Although performance is almost always going to be better the more training data you have, we have found that mere hundreds of items of training data are enough to get most of the gains from fine-tuning in many highly realistic test cases. Acquiring a few hundred examples is a much cheaper proposition than acquiring the millions to billions of data items used to train the original model.
This makes fine-tuning an extremely attractive value proposition for anyone looking to integrate AI into their business.
Finetuner from Jina AI
Jina AI's Finetuner is a flexible and efficient cloud-native solution for fine-tuning state-of-the-art AI models. It provides an intuitive Python interface that can securely upload your data to our cloud and return a fine-tuned model without requiring you to invest in any special hardware or tech stack. Our solution includes testing and evaluation methods that quantify performance improvements and provide intuitive reports, so you can see directly how much value fine-tuning adds.

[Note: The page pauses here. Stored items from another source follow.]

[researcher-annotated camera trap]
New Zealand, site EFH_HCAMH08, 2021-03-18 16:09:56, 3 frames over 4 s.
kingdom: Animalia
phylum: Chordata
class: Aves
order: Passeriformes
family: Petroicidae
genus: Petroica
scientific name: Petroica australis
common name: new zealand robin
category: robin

It is impossible for us — or anyone else — to guarantee a specific outcome from a machine learning process. However, we are unaware of any case in which fine-tuning with adequately representative data did not improve the task-specific performance of an AI model.
We strive to keep the Finetuner as intuitive and easy to use as possible, but we understand that machine learning can be an inherently messy process involving choices that no software can ever automate. For this reason, we offer Finetuner+, a service where our engineers collaborate with you in planning and executing AI integration. We can:
- Advise you on selecting an AI model appropriate to your use case.
- Help you to acquire and prepare training data for the Finetuner.
- Manage and evaluate Finetuner runs for you.
- Assist you in integrating the resulting AI models into your business processes.
Furthermore, if your data security needs are very strict, we can assist you in setting up and running Finetuner on-site at your company.
If you are looking at integrating AI into your business, fine-tuning is essential to getting the most value out of your AI investments. Jina AI can help with software, services, and consultants for organizations of all kinds, sizes, and technical experience.